Tuesday, April 29, 2008

You should know,

You taught me how to love people.

It's hard to believe really, the way you made Jesus so real to me. I hardly knew you when we first talked about the beauty of our minds.. but seeing you weep because of it told me everything
and I never really let you go. It was a gradual thing, the way you seeped into my heart. Right down to the core of who I was - you saw all of the ugliness inside of me, and you bore every pain with silent listening. I really believed the things we lived for then, in the most pure way that I think I could.. in the most selfless way that I think I ever could.

you showed me how to forget myself.

you challenged my spirit! My settled, sleeping bones weren't satisfied with the ways of the world, all because of the way you let Jesus live inside of you. The way that He touched people through you.. the sweet nostalgia and the painful attempt to get to know my heart,

you told me that everyone wants to be known.

and you knew me because I let you in.. I let you into the brokenness around me when it wasn't even fair. Maybe I let you too close.. but I saw Jesus so close to me in the most real way. I saw Him so early in the morning that the horizon was still pink, I saw Him in the dead of the afternoon in a familiar coffee shop, I saw Him in the middle of the night in a chocolate chip waffle.. You taught me what fellowship meant. It was the painful growing that got me there. You assured me that it was okay to let my mind wander and skitter away, and you never thought that my thoughts were too 'out there'... so for the first time in my life I didn't feel alone.

And then I let you go.

a little at a time, and I saw it draining by..at first the sting was too much to feel, so I just suppressed it all and became so recluse and eventually I choked it all down. I continued to live day by day, week by week, month by month...I see you sometimes and your eyes are like glass. No more late night words.
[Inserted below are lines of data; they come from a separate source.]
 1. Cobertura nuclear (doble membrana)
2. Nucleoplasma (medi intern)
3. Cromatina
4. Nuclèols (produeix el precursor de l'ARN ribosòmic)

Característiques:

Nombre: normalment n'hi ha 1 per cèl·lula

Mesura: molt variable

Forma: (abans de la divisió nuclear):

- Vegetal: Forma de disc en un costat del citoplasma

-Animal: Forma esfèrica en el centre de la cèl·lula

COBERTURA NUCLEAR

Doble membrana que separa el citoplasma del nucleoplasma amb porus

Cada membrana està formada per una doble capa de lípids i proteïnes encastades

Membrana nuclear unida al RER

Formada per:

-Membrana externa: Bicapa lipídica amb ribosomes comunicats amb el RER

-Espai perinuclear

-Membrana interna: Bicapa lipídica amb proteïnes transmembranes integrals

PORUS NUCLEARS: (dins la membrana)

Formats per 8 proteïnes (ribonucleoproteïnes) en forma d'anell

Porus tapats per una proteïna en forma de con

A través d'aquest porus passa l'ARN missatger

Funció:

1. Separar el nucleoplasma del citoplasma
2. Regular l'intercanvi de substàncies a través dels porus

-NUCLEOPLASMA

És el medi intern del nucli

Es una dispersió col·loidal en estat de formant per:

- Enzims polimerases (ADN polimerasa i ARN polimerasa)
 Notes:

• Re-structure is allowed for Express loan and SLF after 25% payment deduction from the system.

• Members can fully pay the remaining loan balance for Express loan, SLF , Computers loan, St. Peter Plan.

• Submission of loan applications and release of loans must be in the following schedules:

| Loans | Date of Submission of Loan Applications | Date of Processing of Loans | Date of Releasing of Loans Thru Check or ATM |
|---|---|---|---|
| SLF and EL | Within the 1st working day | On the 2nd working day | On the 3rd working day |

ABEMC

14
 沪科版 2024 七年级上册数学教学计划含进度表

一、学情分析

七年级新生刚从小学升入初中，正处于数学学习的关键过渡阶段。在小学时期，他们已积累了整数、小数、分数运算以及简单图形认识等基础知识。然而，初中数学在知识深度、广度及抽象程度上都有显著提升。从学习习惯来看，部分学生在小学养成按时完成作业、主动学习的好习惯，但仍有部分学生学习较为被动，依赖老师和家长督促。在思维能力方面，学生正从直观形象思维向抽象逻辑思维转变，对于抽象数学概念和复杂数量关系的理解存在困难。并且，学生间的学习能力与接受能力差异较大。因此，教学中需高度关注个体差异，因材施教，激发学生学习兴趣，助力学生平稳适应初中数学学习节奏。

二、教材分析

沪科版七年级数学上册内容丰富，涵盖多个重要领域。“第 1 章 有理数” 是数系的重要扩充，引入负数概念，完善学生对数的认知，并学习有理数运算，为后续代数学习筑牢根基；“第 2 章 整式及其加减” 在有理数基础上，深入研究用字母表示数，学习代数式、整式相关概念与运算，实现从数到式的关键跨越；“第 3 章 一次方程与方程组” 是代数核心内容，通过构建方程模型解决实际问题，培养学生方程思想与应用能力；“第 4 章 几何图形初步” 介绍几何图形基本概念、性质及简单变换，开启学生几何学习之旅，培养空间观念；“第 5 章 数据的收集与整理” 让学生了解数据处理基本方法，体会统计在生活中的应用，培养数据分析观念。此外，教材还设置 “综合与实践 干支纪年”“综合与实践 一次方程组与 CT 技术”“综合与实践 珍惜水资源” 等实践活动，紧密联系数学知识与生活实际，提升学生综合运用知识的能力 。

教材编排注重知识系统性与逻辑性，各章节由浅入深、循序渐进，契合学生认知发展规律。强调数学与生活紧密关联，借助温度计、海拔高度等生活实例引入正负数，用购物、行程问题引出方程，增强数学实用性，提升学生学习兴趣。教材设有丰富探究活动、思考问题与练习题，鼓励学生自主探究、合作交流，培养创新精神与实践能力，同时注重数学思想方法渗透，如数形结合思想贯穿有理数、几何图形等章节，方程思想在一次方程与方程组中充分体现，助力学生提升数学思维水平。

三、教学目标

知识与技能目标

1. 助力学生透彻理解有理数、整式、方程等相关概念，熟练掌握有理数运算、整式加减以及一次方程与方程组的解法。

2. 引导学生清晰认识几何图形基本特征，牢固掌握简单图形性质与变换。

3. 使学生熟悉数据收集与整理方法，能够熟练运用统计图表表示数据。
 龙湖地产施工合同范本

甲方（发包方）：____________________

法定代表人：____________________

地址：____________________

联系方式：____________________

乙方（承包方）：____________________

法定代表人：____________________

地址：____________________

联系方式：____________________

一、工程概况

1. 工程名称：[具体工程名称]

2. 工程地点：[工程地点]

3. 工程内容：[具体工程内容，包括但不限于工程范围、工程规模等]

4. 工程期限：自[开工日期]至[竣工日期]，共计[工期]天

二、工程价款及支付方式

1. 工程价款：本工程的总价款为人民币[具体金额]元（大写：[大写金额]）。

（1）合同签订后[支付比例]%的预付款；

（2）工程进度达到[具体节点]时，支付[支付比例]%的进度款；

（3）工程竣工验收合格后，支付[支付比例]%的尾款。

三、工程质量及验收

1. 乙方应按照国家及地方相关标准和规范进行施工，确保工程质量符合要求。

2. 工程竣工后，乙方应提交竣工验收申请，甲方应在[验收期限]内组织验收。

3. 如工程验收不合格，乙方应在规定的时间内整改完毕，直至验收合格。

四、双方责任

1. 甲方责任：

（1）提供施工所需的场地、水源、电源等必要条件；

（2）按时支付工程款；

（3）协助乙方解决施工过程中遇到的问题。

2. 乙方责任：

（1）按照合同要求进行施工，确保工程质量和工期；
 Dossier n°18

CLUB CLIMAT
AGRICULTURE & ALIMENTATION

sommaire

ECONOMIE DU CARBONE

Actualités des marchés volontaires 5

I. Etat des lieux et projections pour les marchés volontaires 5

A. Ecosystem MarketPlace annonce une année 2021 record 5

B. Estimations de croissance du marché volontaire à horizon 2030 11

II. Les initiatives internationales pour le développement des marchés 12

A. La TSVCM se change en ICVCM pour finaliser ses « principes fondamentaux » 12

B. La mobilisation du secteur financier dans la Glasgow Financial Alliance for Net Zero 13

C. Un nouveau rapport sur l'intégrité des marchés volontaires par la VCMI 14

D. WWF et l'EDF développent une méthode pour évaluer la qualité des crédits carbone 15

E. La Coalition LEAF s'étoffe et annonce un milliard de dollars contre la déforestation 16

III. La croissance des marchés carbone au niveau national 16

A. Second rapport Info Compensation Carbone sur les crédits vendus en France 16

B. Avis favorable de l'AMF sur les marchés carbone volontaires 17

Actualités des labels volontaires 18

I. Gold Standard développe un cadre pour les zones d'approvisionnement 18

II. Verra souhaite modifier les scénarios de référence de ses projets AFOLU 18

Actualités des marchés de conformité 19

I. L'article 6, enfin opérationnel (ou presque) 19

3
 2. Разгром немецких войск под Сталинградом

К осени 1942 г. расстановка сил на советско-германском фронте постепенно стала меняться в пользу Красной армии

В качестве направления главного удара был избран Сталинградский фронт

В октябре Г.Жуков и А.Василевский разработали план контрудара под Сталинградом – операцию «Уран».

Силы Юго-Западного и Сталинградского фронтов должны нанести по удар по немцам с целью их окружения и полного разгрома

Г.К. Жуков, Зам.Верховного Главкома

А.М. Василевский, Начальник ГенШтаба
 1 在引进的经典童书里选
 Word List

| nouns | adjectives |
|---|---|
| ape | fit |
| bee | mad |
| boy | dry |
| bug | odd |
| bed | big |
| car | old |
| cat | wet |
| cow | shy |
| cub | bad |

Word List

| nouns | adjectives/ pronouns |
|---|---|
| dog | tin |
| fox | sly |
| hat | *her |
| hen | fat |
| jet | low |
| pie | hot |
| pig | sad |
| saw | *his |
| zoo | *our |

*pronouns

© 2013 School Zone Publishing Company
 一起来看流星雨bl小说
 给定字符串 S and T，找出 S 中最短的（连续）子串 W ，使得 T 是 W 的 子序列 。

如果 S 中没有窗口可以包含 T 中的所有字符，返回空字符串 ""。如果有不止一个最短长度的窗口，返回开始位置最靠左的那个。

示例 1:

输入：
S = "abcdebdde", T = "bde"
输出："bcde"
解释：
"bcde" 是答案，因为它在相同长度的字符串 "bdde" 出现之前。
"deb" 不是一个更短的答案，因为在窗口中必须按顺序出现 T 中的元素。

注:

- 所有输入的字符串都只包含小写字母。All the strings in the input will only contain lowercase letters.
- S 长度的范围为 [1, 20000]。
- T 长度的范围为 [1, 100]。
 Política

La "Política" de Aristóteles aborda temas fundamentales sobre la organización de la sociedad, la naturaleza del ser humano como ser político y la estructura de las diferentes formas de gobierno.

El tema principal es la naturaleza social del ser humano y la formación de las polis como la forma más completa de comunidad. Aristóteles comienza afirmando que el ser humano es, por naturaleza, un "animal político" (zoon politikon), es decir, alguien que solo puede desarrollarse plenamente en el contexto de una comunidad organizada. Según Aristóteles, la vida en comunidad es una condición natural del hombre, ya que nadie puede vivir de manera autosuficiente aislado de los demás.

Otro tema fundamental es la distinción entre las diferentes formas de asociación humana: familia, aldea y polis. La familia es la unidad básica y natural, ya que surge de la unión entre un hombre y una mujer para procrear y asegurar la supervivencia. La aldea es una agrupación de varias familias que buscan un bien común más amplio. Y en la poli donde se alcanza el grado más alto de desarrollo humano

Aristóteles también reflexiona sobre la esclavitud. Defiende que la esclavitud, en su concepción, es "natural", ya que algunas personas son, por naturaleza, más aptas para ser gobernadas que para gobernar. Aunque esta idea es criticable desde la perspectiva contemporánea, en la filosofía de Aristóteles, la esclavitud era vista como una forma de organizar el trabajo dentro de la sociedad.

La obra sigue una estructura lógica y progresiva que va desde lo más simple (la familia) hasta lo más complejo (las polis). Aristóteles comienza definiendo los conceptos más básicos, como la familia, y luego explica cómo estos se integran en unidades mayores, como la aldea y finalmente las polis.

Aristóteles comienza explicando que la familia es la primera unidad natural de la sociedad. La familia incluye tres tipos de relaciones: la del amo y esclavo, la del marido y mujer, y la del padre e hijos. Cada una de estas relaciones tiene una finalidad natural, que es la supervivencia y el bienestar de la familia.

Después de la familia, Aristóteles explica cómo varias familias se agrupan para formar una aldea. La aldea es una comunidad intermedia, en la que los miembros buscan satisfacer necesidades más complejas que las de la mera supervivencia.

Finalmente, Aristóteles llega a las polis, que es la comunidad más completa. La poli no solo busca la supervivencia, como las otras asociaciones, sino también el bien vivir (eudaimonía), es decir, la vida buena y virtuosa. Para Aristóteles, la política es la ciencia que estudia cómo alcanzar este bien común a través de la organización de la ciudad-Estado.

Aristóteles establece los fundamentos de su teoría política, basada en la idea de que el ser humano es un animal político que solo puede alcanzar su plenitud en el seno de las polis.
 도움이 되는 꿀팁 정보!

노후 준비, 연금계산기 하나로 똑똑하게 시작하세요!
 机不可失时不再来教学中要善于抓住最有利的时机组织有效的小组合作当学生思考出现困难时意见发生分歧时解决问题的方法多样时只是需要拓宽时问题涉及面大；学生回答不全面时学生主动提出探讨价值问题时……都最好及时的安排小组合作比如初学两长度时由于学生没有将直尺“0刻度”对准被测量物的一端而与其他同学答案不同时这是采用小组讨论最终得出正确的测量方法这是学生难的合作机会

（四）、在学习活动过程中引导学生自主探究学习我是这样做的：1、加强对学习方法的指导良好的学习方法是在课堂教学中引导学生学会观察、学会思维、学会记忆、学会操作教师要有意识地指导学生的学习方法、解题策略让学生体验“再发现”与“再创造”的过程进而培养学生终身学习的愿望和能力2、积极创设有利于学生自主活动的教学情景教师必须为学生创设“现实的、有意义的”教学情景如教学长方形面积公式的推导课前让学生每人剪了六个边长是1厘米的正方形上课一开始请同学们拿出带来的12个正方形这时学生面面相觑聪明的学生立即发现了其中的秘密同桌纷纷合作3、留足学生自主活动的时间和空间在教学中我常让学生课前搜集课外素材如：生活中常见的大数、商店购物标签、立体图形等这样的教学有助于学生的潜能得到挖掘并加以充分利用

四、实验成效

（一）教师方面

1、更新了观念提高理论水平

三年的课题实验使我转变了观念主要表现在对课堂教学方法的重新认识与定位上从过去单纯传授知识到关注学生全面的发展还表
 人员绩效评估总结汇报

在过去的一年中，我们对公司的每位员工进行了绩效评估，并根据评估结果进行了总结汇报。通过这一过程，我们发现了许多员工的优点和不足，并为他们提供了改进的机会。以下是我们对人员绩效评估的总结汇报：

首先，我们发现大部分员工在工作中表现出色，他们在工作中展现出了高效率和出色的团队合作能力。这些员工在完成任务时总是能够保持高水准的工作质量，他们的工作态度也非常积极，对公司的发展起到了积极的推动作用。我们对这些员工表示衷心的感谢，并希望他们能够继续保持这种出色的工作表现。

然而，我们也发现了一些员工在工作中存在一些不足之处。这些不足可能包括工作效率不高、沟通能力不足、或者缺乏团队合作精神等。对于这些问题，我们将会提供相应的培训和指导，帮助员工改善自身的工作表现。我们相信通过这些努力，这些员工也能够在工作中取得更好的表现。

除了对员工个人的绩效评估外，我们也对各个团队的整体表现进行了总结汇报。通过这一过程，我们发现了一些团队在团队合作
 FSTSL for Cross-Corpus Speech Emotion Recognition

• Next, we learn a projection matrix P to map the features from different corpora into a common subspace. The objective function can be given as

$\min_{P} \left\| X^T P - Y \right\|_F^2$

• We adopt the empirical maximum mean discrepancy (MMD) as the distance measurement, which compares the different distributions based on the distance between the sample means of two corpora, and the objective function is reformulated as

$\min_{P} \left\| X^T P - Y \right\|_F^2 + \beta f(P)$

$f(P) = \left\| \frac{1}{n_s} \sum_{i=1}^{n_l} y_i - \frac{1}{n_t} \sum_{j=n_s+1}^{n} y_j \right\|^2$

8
It always hurt me to see you hurting, but I never felt like I deserved to give you anything.. because I always took more than I gave and some nights I couldn't sleep because of it -but other nights I couldn't sleep because of the joy in my heart. I never knew I could be so happy that I physically could not sleep. Someone once told me that you'll always know those people that make such a strong impact in your life that they aren't made to stay in your life..and I always knew you'd leave. Like that night in the car. Like smoke in the trees.
So I just want to say thank you,
you're heart is so big that it breaks for everyone,
your heart is so big that I couldn't help but be changed by you and what is inside of you
I couldn't help but be changed by the Holy Spirit, so please know that Your prayer that you always pray has been answered in more ways than one:
He uses you, He used you in my life and I will always be thankful.